During those lonely years trapped in Hell, the new
Djinn sneered at love, spurned tenderness and tried
her damnedest to crush softness under her warped paw.
She avoided her former love (an easy enough task,
alas, as that worthy no longer had any use for her -
if, indeed, he ever had), both from revulsion at her
former weakness and because he wasn't nearly as
beautiful to behold as he once was. Instead, she
found herself drifting into Lust's own honeyed
embrace. So be it. Passion was for fools and
tenderness was for weaklings - but lust could be
slaked without risking betrayal. "Take what you can
get" became her motto - and she became very good at
taking.
Still, there were still those cold places in her soul.

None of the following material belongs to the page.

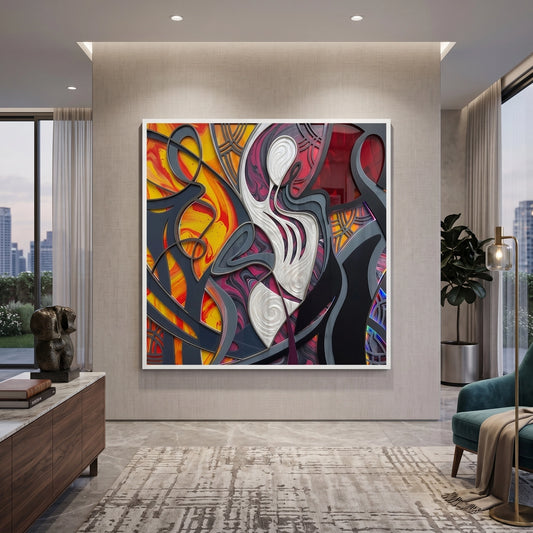 Fluid Motion - Fine Art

Not the 'cold' of her new nature - that was more
ennui and apathy then anything else - but a cold that
ached. It was like an itch that she couldn't scratch,
but the worst thing was that she knew that someone
else could, and possibly very easily. All she had to
do was let them. But that would mean letting someone
get close enough to see the ache, and trusting that
that someone would soothe that itch, and not claw at
it. The very idea could not be borne.
But neither could that itch, that cold spot begging to
be warmed with kisses - and as the Djinn looked about
her surroundings with steadily-clearer eyes, she
realized that there was no one who could provide that
warmth. Not her former beloved, not her fellow-demons
and certainly not her current Prince: she saw, now,
that she had picked Andrealphus' service simply
because he retained a superficial beauty that reminded
the Djinn of her first love. But he was not her
beloved. There was no one in Hell that was worthy -
yes, worthy, she realized with a sudden, wild hope -
of love.
This truth broke her Heart, too - but this time it
healed properly.
After her escape and Redemption, the Repentant Cherub
found herself eventually in the service of Stone. She
spent the next ten thousand years proving - first to
Heaven, then to Stone, then to David and at last to
herself - that she had learned from her initial
mistakes and tribulations thereof. Love is supposed
to make you strong, you see. It is supposed to bring
you out of yourself so that you may connect with
others. It is supposed to make you rise above your
own petty, selfish concerns. Unfortunately, sometimes
it doesn't. Sometimes, love can become a crutch, or
even an addiction - and when the object of that
addiction or crutch goes away, you can all get twisted
inside in response. You shrink into yourself,
spurning what is real and freely offered for a
chimerical dream and crippling internal fantasy that
masks the pain, instead of curing it.
But, if you're lucky, you'll meet Janet. She'll look
you over and become what you think you need - until
you realize that you were a deluded fool to ever
really want it in the first place. Fair warning; it
will not be a pleasant exercise: ripping off a rotting
bandage that has entwined itself into a badly healed
wound rarely is. Janet pulls no punches: she loves
humanity too much and knows that, sometimes, healing
involves pain. If she must break a metaphorical rib
or two to do surgery on your heart, so be it. When
she's done with you, your illusions and delusions and
justifications and excuses will lie at your feet,
tawdry and mocking, and you will probably weep at the
waste of all that precious time lost in obsession and
uselessness.
But you will be free to truly love again.